> _Document_
◇ ◇ ◇
Kosovo: 48 Hours in Prizren (through the lens)

Prizren
Memories
An open-eyed shutter
Catching fragments of life

in sharpened image

And the rest?
They slip away
like ghosts into the shadows                                                                                                                                                                                                                                                                                               

Time: 23 Oct 2016 5:26:30 pm; Place: Topokli, Prizren; Exposure time: 1/81                      

High above Prizren, I teeter down a rough track of uneven stone: one careless stumble could send me careering to the needles of minarets below.
In the alleyways children’s voices bounce off breeze-block and drift through the burnt-out windows of sagging houses.
◇ ◇ ◇
> _Requirements_
#1 In the Prizren piece, rewrite the paragraph beginning "High above Prizren" in fewer words, keeping its main facts.
#2 Print everything in the Prizren piece from "They slip away" down to "of minarets below.".
The entries after this point play no part in the work.
◇ ◇ ◇
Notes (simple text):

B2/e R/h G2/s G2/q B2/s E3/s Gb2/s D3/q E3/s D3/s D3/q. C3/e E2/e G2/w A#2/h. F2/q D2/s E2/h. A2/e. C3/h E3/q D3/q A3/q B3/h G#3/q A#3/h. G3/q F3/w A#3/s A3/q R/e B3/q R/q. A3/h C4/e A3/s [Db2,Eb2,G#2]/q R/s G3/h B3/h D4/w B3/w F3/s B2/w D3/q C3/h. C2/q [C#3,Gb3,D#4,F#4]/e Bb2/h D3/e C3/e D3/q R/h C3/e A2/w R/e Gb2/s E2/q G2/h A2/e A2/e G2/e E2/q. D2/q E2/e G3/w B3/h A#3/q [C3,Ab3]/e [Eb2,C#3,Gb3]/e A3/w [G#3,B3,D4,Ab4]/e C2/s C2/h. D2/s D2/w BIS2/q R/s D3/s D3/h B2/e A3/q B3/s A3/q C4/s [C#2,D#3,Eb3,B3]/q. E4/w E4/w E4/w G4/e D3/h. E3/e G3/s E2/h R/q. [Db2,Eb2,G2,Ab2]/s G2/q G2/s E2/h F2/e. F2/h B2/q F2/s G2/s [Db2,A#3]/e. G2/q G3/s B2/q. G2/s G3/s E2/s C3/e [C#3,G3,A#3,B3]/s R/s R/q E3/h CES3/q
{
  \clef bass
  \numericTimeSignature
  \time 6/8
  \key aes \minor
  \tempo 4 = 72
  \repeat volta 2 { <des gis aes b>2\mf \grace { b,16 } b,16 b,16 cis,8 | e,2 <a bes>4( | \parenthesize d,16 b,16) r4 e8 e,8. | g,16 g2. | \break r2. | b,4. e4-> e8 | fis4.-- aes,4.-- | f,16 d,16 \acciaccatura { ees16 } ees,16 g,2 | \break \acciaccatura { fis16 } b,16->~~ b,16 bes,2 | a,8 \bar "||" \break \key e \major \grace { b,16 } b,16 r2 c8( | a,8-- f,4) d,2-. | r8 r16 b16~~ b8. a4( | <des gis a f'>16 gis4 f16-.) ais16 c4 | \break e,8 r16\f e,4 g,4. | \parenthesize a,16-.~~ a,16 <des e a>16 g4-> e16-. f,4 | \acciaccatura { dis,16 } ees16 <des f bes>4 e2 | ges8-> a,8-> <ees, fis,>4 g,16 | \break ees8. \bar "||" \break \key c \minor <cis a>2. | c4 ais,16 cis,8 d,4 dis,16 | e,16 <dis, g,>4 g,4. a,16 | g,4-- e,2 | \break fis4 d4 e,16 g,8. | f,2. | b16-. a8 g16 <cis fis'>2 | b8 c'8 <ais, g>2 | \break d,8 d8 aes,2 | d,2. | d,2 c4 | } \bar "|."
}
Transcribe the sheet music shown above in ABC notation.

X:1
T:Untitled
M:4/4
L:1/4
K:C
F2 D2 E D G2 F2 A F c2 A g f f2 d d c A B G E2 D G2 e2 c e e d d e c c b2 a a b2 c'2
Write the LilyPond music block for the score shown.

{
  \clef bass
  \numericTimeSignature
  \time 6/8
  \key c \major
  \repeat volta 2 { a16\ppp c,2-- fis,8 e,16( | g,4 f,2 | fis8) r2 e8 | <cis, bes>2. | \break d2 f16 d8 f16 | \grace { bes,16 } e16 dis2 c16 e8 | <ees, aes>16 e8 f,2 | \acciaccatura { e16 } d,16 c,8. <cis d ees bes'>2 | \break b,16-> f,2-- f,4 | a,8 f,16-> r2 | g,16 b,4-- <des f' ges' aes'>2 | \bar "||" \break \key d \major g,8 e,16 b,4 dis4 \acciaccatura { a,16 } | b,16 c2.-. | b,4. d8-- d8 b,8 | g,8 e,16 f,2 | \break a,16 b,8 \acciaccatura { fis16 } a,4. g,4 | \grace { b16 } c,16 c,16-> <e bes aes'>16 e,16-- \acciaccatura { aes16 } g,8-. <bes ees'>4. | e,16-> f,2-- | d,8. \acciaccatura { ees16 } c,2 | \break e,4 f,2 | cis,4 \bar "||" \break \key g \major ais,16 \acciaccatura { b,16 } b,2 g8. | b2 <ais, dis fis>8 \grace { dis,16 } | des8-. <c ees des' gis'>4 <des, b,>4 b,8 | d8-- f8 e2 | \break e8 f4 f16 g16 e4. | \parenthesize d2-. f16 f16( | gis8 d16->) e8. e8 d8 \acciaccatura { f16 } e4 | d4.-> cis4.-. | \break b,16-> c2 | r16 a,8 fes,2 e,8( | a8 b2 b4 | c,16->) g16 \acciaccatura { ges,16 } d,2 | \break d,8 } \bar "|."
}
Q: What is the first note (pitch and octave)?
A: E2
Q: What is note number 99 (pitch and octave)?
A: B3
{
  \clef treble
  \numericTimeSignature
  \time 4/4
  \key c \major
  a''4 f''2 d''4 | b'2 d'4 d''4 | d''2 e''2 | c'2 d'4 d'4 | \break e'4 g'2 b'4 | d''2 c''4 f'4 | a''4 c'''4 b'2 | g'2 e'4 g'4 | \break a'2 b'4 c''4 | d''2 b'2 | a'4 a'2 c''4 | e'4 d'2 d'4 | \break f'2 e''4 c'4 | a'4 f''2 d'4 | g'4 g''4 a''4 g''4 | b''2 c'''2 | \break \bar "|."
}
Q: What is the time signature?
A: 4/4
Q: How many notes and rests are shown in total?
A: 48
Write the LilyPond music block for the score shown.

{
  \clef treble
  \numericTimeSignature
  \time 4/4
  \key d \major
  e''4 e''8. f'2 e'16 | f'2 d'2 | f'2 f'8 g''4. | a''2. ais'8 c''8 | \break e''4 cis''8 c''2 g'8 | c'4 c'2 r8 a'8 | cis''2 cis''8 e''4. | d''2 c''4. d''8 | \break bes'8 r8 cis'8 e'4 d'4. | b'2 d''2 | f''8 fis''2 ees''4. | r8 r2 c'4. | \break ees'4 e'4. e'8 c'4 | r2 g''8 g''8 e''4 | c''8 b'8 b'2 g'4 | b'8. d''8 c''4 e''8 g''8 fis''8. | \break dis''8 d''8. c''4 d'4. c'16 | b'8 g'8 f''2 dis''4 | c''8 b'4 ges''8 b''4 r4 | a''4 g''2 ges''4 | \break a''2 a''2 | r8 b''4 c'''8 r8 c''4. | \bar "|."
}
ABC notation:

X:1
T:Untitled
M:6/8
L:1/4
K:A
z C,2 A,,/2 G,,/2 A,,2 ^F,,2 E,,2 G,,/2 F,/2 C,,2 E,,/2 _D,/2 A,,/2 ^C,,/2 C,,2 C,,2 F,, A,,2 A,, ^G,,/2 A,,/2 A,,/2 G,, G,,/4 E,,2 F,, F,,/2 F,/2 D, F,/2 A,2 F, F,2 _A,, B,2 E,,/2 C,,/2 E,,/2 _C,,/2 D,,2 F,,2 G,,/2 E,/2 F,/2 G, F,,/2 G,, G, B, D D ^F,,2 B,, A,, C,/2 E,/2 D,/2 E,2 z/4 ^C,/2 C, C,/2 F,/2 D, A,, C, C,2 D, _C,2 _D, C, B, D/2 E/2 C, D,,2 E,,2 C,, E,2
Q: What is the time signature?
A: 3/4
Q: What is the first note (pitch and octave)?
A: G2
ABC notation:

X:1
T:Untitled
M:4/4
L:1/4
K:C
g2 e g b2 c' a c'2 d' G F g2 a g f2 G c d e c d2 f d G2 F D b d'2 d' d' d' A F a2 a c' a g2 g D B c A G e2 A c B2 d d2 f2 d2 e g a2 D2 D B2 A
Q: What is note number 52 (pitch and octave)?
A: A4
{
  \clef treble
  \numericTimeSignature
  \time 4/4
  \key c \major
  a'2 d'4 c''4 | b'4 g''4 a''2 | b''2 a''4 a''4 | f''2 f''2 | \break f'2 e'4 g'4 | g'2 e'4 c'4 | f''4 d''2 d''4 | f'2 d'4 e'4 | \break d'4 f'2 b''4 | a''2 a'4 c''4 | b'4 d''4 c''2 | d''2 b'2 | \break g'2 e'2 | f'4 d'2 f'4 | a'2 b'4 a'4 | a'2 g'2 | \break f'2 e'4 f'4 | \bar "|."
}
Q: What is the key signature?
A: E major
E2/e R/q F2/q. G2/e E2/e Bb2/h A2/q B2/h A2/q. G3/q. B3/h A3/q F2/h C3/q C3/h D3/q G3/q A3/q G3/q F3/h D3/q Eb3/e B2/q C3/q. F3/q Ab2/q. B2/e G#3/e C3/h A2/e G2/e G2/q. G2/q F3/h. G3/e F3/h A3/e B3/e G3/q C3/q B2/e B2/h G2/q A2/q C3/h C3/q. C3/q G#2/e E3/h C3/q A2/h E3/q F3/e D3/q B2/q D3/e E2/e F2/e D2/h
◇ ◇ ◇
> _Answer list_
#1 High above Prizren, I edge down a rough stone track where one stumble could send me toward the minarets below.

#2
They slip away
like ghosts into the shadows                                                                                                                                                                                                                                                                                               

Time: 23 Oct 2016 5:26:30 pm; Place: Topokli, Prizren; Exposure time: 1/81                      

High above Prizren, I teeter down a rough track of uneven stone: one careless stumble could send me careering to the needles of minarets below.